His latest book is The Man Who Would Be King: The First American in Afghanistan by Ben Macintyre.

the title is taken from kipling’s novel of the same name, in which a westerner goes somewhere like afghanistan and is made king. The idea for the story came, at least in part, from Josiah Harlan, the first American in Afghanistan. He served as a general in the pay of the Afghan Emir Dost Muhammad in the 1830s until the British invaded Afghanistan and drove him out. he was very much against the British and then they went to great lengths to discredit his writings by labeling him a liar and a braggart.

what this book shows are a couple of things. Harlan claimed he was offered the royals of central Afghanistan, which his critics said showed he was a storyteller. But Macintyre managed to return to the Harlan family home in Pennsylvania, where he found the original Persian document that made the offer and was signed by tribal leaders in the region. so it turned out he wasn’t lying. His documents also showed what a wild place the Afghan frontiers were in the early nineteenth century. The British had not yet controlled the Punjab and the Sikhs were rising up under Rangit Singh. Josiah Harlan was one of many Westerners who went to work for Indian rulers who used them to modernize their armies.
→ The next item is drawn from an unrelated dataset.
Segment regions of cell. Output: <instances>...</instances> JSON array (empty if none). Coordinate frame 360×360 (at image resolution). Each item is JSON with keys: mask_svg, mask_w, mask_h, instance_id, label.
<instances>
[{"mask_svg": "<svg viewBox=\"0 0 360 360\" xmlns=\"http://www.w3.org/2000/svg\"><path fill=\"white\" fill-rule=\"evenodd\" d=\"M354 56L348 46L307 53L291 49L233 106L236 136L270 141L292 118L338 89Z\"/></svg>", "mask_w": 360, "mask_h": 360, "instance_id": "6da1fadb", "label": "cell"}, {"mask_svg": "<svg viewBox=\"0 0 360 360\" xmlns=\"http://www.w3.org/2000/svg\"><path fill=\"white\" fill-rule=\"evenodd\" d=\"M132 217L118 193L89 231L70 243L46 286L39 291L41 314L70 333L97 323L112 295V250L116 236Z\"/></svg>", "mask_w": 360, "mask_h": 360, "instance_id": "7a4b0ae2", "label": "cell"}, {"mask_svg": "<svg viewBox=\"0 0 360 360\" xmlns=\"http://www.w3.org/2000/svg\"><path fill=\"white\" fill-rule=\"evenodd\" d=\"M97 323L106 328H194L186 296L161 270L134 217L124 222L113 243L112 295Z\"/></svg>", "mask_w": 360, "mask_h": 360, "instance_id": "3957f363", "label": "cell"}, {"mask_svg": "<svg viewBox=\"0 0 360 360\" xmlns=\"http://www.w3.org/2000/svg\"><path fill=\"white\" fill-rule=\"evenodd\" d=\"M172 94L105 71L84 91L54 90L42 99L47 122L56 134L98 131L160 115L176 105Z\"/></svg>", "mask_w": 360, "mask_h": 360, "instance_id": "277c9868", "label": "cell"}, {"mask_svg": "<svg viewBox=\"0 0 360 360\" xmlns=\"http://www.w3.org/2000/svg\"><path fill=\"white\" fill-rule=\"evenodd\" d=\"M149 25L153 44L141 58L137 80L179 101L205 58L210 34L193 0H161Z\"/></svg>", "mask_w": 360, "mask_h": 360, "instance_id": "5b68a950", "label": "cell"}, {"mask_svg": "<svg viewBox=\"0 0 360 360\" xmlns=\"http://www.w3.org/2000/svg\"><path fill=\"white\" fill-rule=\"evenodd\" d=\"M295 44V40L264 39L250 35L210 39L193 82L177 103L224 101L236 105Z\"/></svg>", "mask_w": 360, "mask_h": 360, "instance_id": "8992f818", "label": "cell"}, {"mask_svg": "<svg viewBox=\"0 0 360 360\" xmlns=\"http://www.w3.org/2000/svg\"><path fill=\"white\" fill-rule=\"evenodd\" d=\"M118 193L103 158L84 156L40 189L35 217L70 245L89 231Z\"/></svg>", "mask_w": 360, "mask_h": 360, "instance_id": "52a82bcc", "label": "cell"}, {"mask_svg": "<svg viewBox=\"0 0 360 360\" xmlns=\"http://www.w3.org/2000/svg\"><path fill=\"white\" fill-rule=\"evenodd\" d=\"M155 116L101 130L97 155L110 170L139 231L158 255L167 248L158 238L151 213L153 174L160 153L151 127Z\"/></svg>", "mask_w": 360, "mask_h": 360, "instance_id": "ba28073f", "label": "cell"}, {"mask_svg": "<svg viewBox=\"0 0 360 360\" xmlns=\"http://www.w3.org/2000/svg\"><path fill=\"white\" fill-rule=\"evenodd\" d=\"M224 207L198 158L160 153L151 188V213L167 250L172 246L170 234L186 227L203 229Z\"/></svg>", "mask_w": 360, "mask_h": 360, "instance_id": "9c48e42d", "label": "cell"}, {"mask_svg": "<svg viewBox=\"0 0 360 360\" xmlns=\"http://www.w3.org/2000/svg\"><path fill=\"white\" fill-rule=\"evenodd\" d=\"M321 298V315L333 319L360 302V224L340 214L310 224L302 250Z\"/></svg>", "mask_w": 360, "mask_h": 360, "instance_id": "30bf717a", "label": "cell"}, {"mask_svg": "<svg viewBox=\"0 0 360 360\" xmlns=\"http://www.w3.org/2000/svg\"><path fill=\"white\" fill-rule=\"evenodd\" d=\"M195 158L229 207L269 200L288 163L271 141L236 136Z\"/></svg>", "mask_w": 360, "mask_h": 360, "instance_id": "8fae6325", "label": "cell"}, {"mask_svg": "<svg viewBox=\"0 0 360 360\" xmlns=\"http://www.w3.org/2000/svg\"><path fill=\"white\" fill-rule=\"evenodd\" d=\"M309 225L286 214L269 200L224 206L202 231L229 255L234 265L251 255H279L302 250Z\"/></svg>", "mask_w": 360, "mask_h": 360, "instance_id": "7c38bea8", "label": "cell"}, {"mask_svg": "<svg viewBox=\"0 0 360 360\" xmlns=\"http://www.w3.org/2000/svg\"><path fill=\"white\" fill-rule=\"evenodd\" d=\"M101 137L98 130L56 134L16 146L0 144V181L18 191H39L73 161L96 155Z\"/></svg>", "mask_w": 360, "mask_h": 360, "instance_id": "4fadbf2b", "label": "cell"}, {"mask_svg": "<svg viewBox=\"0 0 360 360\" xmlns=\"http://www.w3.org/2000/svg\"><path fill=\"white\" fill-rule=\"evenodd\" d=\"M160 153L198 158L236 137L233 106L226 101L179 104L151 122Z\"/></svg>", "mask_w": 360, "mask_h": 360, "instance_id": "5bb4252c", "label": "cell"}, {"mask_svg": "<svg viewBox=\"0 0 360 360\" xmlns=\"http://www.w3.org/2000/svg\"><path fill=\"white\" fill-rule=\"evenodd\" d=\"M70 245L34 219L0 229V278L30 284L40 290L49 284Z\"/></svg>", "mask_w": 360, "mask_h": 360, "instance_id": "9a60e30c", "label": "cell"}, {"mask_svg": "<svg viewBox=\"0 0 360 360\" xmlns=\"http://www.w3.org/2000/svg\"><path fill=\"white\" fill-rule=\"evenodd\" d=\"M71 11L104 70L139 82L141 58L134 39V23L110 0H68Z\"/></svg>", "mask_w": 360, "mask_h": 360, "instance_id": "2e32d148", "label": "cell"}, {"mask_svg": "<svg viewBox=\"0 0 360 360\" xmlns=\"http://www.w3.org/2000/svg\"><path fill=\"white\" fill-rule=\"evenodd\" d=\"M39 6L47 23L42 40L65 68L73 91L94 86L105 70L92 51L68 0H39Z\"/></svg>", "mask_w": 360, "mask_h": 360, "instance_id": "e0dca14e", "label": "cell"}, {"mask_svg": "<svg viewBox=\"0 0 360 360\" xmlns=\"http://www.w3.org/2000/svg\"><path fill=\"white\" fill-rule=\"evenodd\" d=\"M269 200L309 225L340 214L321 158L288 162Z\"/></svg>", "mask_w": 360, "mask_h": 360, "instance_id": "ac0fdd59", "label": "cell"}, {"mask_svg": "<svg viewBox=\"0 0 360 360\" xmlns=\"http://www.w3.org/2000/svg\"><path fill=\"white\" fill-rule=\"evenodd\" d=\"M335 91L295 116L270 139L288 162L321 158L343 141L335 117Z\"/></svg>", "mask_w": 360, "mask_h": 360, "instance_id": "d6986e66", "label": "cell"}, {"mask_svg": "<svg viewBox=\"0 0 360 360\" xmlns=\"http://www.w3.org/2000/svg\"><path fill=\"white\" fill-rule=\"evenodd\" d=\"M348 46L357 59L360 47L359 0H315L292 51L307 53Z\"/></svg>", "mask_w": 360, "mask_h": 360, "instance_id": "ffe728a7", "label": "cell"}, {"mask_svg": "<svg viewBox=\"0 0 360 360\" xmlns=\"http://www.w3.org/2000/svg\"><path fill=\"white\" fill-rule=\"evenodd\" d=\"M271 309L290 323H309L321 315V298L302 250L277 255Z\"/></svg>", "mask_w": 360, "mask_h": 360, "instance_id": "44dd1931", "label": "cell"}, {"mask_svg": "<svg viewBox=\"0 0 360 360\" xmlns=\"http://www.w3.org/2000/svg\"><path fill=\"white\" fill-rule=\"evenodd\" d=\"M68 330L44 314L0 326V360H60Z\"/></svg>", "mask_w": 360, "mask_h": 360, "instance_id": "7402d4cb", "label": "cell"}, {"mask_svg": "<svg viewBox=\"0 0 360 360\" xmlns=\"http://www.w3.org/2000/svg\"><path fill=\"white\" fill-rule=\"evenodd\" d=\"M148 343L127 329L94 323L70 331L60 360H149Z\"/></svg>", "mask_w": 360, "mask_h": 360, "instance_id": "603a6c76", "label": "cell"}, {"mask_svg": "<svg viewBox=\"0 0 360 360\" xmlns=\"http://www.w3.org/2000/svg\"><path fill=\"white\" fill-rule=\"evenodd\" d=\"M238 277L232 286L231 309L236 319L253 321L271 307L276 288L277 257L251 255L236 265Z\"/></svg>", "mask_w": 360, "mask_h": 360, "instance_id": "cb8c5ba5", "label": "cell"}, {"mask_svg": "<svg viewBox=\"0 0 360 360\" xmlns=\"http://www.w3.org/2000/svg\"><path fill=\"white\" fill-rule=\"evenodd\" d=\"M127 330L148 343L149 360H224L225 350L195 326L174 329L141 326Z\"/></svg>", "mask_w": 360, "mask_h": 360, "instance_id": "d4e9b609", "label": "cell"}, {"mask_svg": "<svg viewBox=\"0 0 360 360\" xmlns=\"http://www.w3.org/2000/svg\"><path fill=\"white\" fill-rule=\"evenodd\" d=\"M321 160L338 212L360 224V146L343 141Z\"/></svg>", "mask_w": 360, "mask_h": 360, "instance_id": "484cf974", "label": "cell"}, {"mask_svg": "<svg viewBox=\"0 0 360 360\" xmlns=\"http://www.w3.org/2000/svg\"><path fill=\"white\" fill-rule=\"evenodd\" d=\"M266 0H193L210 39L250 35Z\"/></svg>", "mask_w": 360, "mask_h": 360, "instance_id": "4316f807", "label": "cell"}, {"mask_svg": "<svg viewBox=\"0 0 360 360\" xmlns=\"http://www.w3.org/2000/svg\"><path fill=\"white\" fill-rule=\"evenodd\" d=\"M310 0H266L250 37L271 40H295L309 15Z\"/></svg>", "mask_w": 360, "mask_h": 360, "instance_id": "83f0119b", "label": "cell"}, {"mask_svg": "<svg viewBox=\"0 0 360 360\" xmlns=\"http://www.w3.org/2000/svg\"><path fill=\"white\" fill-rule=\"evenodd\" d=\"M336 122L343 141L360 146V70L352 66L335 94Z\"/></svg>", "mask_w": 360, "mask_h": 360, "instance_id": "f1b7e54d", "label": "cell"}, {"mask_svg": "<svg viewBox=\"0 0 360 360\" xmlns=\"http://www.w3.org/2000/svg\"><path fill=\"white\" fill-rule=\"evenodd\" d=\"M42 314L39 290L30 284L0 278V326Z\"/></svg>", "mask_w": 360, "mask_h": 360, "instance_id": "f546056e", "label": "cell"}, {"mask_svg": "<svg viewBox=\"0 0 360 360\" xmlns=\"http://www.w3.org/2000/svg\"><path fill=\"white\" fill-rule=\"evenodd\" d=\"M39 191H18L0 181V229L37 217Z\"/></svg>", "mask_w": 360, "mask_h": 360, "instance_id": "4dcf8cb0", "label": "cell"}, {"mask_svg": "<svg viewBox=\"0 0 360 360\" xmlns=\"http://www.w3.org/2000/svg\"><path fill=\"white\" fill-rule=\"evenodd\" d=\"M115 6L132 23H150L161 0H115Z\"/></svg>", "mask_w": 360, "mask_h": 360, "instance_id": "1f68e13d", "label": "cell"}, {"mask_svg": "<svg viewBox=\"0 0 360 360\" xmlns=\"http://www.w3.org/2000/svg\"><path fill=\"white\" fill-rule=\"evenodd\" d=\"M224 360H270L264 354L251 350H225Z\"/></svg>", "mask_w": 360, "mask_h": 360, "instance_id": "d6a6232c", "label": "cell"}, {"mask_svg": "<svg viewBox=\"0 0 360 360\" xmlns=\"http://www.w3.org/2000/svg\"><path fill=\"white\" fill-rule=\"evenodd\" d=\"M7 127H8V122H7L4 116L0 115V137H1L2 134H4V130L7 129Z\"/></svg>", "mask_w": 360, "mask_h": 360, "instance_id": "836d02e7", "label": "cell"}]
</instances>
It first started with the pay of the exiled Afghan ruler Shah Shuja, who gave him money and an army to go to Afghanistan and reclaim his throne. The army falls apart, but Harlan goes alone to Afghanistan, where he meets Shuja’s rival, Dost Muhammad. he likes her better and, keeping the shuja’s money, decides to work for the Sikhs. He becomes Governor of Sind and helps the Sikhs repel an Afghan attack on Peshawar. quarreling with the sikhs, he joins dost muhammad (no hard feelings) and becomes his right-hand man. Because Harlan lives with all of these cultures and serves in the palaces of his ruler, he is a wonderful image of what he was like at the time. expatriates of all stripes (French, Irish, Scottish and Italian) worked, for high wages, to thwart British ambitions in India.

as the first american in afghanistan, he is very unusual. he crossed the hindu kush at the head of an afghan army but raised an american flag and made everyone salute it. They probably didn’t know what flag it was, but they did! of course, his American relatives must have been equally baffled. Harlan came from an old Pennsylvania Quaker family, so the military business was not in the family, and they must have wondered where all this money sent to them came from.

This is the kind of thing that, if you were a novelist, your publisher would ask you to tone down a bit, but it really happened.